Source passage:

All Products
Search
Document Center

AnalyticDB:Managed Ray service

Last Updated:Mar 28, 2026

AnalyticDB Ray is a fully managed Ray service built into AnalyticDB for MySQL. It enhances open source Ray with production-grade kernel optimizations and simplified cluster operations, so you can run large-scale distributed AI workloads — multimodal processing, search recommendations, financial risk control, and embodied intelligence — directly on your data lakehouse without managing infrastructure.

Prerequisites

Before you begin, ensure that you have:

  • An AnalyticDB for MySQL Enterprise Edition, Basic Edition, or Data Lakehouse Edition cluster

What AnalyticDB Ray adds over open source Ray

Open source Ray is a distributed computing framework for AI and high-performance computing. It lets you scale single-node Python code to thousand-node clusters with minimal changes, and its built-in modules — Ray Tune, Ray Train, and Ray Serve — integrate seamlessly with TensorFlow and PyTorch.

Running open source Ray in production, however, introduces challenges: distributed job optimization, fine-grained resource scheduling, complex cluster operations, and ensuring system stability at scale.

AnalyticDB Ray addresses these challenges with the following enhancements:

EnhancementDescription
Kernel performance optimizationImproved scheduling and execution efficiency for large-scale distributed workloads.
Simplified cluster operationsManaged head node and worker node lifecycle, so you focus on jobs rather than infrastructure.
Disaster recoveryA Redis-based mechanism that automatically recovers Ray clusters, actors, and tasks when the head node restarts.
Automatic scalingDynamic worker node scaling based on logical resource requirements, with multi-worker-group support to prevent overloading or underutilizing individual groups.
Data lakehouse integrationNative integration with AnalyticDB for MySQL, enabling integrated Data + AI architectures.

Billing

When you create a Ray cluster resource group, you are charged for the following:

  • Storage consumed by the Worker Disk Storage setting.

  • If Worker Resource Type is set to CPU: AnalyticDB Compute Unit (ACU) elastic resources actually used.

  • If Worker Resource Type is set to GPU: the GPU specifications and quantity provisioned.

Usage notes

Worker node changes

Modify worker configurations during off-peak hours to minimize impact. Deleting or restarting worker nodes has these effects:

  • Drivers, actors, and tasks running on the affected nodes fail. Ray automatically redeploys actors and tasks.

  • Data in Ray's distributed object storage is lost. Tasks that depend on data from the restarted node also fail.

Material:

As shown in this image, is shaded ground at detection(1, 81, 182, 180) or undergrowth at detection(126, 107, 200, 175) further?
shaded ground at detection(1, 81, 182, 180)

What you should do: Quote the passage of the managed Ray service page word for word, starting at "Data lakehouse integrationNative" and ending at "and quantity provisioned.".

Correct answer:
Data lakehouse integrationNative integration with AnalyticDB for MySQL, enabling integrated Data + AI architectures.

Billing

When you create a Ray cluster resource group, you are charged for the following:

  • Storage consumed by the Worker Disk Storage setting.

  • If Worker Resource Type is set to CPU: AnalyticDB Compute Unit (ACU) elastic resources actually used.

  • If Worker Resource Type is set to GPU: the GPU specifications and quantity provisioned.